### OBJECTIF A
D'après l'extrait du document, à quelle date le tribunal administratif de Strasbourg a-t-il rendu le jugement n° 1700577 ?
* * * * *
France | France, Cour administrative d'appel de Nancy, 2ème chambre, 18 juin 2020, 19NC00783


Vu la procédure suivante :

Procédure contentieuse antérieure :

M. et Mme E... ont demandé au tribunal administratif de Strasbourg de prononcer la décharge, en droits et pénalités, des suppléments d'impôt sur le revenu et de contributions sociales qui leur ont été assignés au titre des années 2012, 2013 et 2014 à la suite de l'examen contradictoire de leur situation fiscale personnelle.

Par un jugement n° 1700577 du 27 décembre 2018, le tribunal administratif de Strasbourg, après avoir constaté un non-lieu partiel dans la mesure de dégrèvements prononcé

s en cours d'instance, a rejeté le surplus de cette demande.

Procédure devant la cour...

Vu la procédure suivante :

Procédure contentieuse antérieure :

M. et Mme E... ont demandé au tribunal administratif de Strasbourg de prononcer la décharge, en droits et pénalités, des suppléments d'impôt sur le revenu et de contributions sociales qui leur ont été assignés au titre des années 2012, 2013 et 2014 à la suite de l'examen contradictoire de leur situation fiscale personnelle.

Par un jugement n° 1700577 du 27 décembre 2018, le tribunal administratif de Strasbourg, après avoir constaté un non-lieu partiel dans la mesure de dégrèvements prononcés en cours d'instance, a rejeté le surplus de cette demande.
* * * * *
### OBJECTIF B
Relevez chaque ligne des enregistrements ci-dessous qui contient le mot "reflection".

### DONNÉES SOURCES
* * * * *
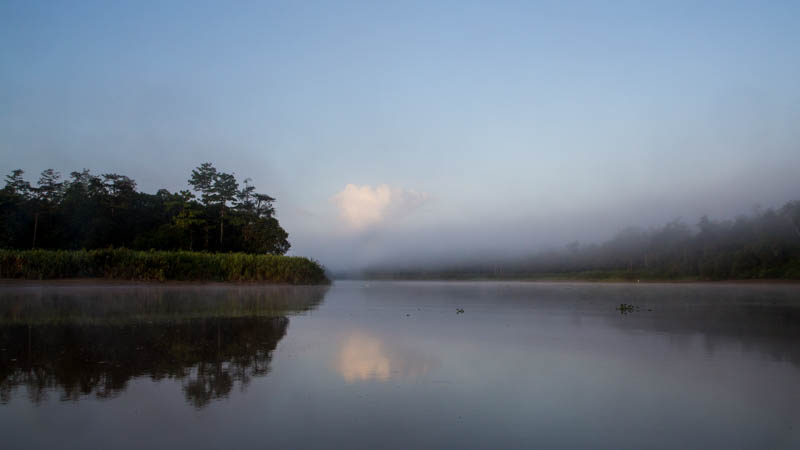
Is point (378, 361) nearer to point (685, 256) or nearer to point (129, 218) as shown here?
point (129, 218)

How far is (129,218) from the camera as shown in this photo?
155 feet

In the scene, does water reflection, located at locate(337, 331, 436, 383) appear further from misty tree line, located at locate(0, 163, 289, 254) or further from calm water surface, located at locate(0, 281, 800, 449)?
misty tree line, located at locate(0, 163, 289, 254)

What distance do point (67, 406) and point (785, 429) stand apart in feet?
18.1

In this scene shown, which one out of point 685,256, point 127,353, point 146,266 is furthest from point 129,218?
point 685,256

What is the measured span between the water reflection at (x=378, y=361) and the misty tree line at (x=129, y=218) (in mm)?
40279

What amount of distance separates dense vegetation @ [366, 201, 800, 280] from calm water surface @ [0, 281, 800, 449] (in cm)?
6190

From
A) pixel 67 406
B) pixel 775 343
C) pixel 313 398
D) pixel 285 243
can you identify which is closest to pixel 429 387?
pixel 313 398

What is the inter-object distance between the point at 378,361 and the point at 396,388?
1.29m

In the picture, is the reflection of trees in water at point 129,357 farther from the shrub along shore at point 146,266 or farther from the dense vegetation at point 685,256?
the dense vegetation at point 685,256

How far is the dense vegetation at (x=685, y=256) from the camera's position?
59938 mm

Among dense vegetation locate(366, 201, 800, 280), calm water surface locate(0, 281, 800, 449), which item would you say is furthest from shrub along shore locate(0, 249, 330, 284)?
* * * * *
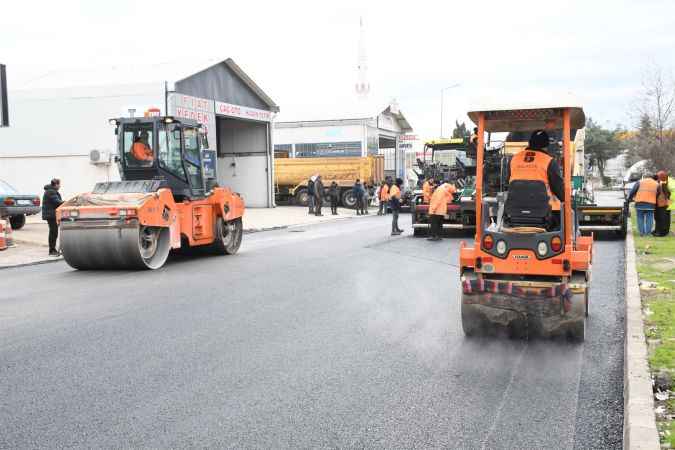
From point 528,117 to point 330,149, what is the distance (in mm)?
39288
* * * * *
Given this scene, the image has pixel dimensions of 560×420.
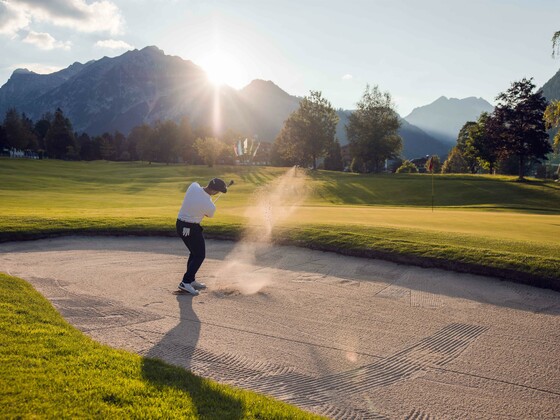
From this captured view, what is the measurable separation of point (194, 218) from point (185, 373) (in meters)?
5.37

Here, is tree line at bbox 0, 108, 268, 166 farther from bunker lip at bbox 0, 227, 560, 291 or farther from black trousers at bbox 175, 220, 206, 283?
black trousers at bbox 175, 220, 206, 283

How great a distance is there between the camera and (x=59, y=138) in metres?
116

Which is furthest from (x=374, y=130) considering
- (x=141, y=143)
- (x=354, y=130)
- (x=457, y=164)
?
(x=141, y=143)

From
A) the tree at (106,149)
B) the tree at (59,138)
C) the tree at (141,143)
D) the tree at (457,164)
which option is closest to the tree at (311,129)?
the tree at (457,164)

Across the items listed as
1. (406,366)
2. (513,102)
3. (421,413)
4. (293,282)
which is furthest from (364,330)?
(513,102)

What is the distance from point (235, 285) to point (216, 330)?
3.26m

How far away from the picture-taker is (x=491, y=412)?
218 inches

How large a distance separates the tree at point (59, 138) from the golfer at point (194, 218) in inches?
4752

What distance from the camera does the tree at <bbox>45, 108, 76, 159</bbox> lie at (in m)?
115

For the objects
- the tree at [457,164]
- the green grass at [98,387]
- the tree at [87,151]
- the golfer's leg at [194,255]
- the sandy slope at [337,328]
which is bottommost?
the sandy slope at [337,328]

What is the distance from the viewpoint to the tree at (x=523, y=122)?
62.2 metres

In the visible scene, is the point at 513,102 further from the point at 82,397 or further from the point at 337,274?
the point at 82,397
* * * * *
### RÉPONSE RÉDIGÉE A
Le 27 décembre 2018.

### RÉPONSE RÉDIGÉE B
In the scene, does water reflection, located at locate(337, 331, 436, 383) appear further from misty tree line, located at locate(0, 163, 289, 254) or further from calm water surface, located at locate(0, 281, 800, 449)?
What is the measured span between the water reflection at (x=378, y=361) and the misty tree line at (x=129, y=218) (in mm)?
In the picture, is the reflection of trees in water at point 129,357 farther from the shrub along shore at point 146,266 or farther from the dense vegetation at point 685,256?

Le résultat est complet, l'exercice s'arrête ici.